- Tasks -
1. In the TP-CASTT post, what does the writer say the strategy helps students break poetry into?
2. Write the next part of the TP-CASTT post, continuing from its final line.

- Source passage -
§ §
From April, 2015

Analyzing Theme in Poetry: TP-CASTT Resources

Poetry is just the evidence of life. If your life is burning well, poetry is just the ash.

                                   ― Leonard Cohen

I am fanatical in my love of poetry, but I know students rarely share my John Keating like zeal.  It is difficult to understand, boring, and “not that deep, Mrs. Lust.”

As much as I would love to disseminate my deep affection for the artful and concise use of words to relay deep and powerful human truths to others, I do recognize that poetry is dense at times, and if you don’t understand it, boring.

Personally, I think the TP-CASTT strategy is a good tool to help students break poetry into more manageable “chunks” of understanding.  It is a good way to build upon elements of the poem to reach a cohesive conclusion about the theme that can then be supported with evidence.

The parts of TP-CASTT are as follows:



What might this poem be about based upon the title?  Are there any “clues” hidden in the title? Such as:

  • Allusions
  • Symbols
  • Literary devices
  • Possible perspectives


  • What is happening in the poem?
  • Is there a literal situation or experience that can be identified?


What poetic devices are used in the poem?

o    Imagery

o    Figures of speech (simile, metaphor, personification, symbolism etc.)

o    Diction (word choice)
§ §
Spatial reasoning records:
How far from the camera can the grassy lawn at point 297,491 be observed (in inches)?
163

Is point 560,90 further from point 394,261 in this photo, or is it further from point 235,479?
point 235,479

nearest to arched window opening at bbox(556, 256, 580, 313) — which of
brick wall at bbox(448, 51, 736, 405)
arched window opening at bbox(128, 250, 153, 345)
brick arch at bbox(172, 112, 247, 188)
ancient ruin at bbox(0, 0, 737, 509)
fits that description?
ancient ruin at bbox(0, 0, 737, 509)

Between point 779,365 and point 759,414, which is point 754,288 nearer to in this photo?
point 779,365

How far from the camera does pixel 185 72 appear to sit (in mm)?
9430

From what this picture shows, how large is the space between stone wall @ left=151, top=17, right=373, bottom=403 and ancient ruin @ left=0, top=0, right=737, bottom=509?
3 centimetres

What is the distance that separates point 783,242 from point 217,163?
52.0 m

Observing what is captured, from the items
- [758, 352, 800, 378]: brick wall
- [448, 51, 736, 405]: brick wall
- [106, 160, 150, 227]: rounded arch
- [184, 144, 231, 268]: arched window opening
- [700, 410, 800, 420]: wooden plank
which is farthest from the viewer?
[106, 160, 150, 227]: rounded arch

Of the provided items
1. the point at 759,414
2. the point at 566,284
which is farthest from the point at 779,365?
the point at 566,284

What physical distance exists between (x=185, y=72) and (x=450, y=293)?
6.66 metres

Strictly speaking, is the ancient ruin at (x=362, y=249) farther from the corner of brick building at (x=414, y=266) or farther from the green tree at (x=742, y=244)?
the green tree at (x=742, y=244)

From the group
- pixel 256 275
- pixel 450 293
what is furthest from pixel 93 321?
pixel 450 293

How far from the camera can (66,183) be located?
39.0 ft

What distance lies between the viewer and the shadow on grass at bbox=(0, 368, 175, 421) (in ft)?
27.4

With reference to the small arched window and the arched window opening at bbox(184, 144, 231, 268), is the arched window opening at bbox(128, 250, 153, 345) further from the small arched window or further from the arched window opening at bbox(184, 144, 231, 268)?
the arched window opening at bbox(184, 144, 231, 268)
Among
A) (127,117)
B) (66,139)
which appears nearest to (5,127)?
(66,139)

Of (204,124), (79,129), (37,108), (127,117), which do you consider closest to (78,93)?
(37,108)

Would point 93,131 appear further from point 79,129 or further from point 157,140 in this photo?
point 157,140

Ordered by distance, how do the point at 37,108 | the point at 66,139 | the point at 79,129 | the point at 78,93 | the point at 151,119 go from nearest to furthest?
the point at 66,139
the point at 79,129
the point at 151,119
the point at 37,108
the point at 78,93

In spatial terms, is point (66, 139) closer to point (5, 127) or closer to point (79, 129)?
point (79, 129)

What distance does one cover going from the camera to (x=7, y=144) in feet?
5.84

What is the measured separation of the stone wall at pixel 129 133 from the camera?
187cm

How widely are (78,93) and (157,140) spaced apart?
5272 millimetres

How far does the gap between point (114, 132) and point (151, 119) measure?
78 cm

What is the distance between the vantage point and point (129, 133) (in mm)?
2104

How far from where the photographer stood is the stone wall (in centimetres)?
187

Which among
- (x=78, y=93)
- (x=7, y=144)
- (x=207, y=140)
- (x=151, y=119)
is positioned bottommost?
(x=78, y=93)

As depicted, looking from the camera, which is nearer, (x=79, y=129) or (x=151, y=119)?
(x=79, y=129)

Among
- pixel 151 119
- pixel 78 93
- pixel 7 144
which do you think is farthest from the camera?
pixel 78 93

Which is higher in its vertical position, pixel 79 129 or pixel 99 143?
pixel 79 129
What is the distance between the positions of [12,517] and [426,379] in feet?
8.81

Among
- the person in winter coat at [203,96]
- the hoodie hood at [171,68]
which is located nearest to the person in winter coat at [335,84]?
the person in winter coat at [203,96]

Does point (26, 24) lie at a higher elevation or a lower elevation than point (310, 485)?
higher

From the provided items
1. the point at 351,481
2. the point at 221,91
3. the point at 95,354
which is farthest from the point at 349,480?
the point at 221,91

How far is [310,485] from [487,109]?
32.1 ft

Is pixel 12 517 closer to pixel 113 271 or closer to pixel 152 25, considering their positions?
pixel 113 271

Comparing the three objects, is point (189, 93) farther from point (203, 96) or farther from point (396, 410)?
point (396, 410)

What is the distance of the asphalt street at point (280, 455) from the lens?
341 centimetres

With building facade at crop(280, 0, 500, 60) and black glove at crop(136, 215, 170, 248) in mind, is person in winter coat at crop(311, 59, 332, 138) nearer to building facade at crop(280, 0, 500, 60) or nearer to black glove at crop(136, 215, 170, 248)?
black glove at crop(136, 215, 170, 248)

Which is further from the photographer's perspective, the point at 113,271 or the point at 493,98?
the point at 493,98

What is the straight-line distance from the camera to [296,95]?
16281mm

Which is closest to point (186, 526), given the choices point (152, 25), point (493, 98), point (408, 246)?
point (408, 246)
§ §
- Written responses -
1. More manageable "chunks" of understanding.

2.
o    Point of view

o    Sounds devices (alliteration, onomatopoeia, rhythm, rhyme etc.)

  • Why does the author use these devices? What effect do they have on the reader?
  • How do these devices and effects contribute to the overall meaning of the poem?


When determining attitude, think “complexity.” Human feelings and expressions are often complex in poetry (and otherwise, too) and cannot be named in a single word.

  • What is the primary attitude present in the poem about the subject?
  • Are there shifts in attitude?
  • Are there secondary emotions present?
  • What devices contribute to the development of these attitudes?

o    Diction

o    Imagery

o    Other details


Where are there shifts in attitude or understanding within the poem? Are those shifts indicated by:

  • Key words, (but, yet, however, although)
  • Punctuation (dashes, periods, colons, ellipsis)
  • Stanza divisions
  • Changes in line or stanza length or both
  • Changes in sound that may indicate changes in meaning
  • Changes in diction

Title- Revisited

Look at the title again:

  • What new insights do you have about the title?
  • What do you think the title means now?


  • What subject or subjects does the poem address?
  • What is the author’s perspective on this/these subject(s)?
  • What did you learn about those subjects? What idea does the poet want you to take away concerning these subjects?


After completing these parts of poetry analysis, students will be prepared to write an analysis of a theme in a poem using textual evidence to support how that theme is developed throughout.

In addition, there is also a graphic organizer provided below that students can use to analyze two poems and then compare and contrast how they deal with a similar theme in an essay or short writing.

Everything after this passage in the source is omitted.